* **Input data**:
--------------------

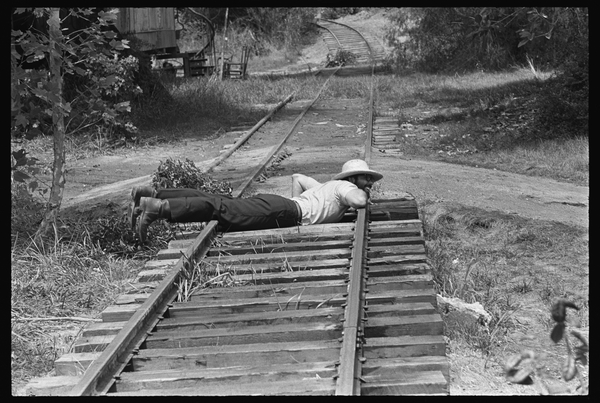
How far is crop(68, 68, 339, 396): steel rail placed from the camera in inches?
165

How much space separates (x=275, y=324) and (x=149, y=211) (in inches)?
85.4

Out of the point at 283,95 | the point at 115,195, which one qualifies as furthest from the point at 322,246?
the point at 283,95

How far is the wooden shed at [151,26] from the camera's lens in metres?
20.8

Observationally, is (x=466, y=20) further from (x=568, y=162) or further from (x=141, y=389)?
(x=141, y=389)

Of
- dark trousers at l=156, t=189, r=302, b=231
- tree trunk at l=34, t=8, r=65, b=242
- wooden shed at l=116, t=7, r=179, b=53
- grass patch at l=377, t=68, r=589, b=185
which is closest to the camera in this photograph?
dark trousers at l=156, t=189, r=302, b=231

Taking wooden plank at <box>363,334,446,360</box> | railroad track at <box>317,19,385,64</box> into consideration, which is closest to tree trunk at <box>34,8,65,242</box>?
wooden plank at <box>363,334,446,360</box>

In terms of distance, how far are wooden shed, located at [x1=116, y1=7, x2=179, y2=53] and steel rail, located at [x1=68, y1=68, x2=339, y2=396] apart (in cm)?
1475

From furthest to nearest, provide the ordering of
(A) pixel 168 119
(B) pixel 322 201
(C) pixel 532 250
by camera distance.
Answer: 1. (A) pixel 168 119
2. (C) pixel 532 250
3. (B) pixel 322 201

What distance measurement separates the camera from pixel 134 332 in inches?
193

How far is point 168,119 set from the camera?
18766 mm

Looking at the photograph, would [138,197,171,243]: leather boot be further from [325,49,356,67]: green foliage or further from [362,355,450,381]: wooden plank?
[325,49,356,67]: green foliage

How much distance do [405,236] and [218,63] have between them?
26.3 meters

--------------------

* **Required work**:
Copy all of the lines above word for word, leaving out the pictures.

* **Completed exercise**:
How far is crop(68, 68, 339, 396): steel rail placed from the camera in inches?
165

How much space separates (x=275, y=324) and (x=149, y=211) (in inches)?
85.4

Out of the point at 283,95 | the point at 115,195, which one qualifies as furthest from the point at 322,246?
the point at 283,95

How far is the wooden shed at [151,26] from the camera's lens in metres?
20.8

Observationally, is (x=466, y=20) further from (x=568, y=162) or further from (x=141, y=389)?
(x=141, y=389)

Of
- dark trousers at l=156, t=189, r=302, b=231
- tree trunk at l=34, t=8, r=65, b=242
- wooden shed at l=116, t=7, r=179, b=53
- grass patch at l=377, t=68, r=589, b=185
which is closest to the camera in this photograph?
dark trousers at l=156, t=189, r=302, b=231

Taking wooden plank at <box>363,334,446,360</box> | railroad track at <box>317,19,385,64</box> into consideration, which is closest to tree trunk at <box>34,8,65,242</box>?
wooden plank at <box>363,334,446,360</box>

In terms of distance, how far are wooden shed, located at [x1=116, y1=7, x2=179, y2=53] and steel rail, located at [x1=68, y1=68, x2=339, y2=396] apart (in cm)?
1475

From furthest to nearest, provide the ordering of
(A) pixel 168 119
(B) pixel 322 201
(C) pixel 532 250
by camera distance.
Answer: 1. (A) pixel 168 119
2. (C) pixel 532 250
3. (B) pixel 322 201

What distance measurement separates the camera from pixel 134 332 in inches?
193

How far is point 168,119 set from the camera?
18766 mm

Looking at the photograph, would [138,197,171,243]: leather boot be further from [325,49,356,67]: green foliage or further from [362,355,450,381]: wooden plank?
[325,49,356,67]: green foliage

How much distance do [405,236] and [218,63] have between them?
26.3 meters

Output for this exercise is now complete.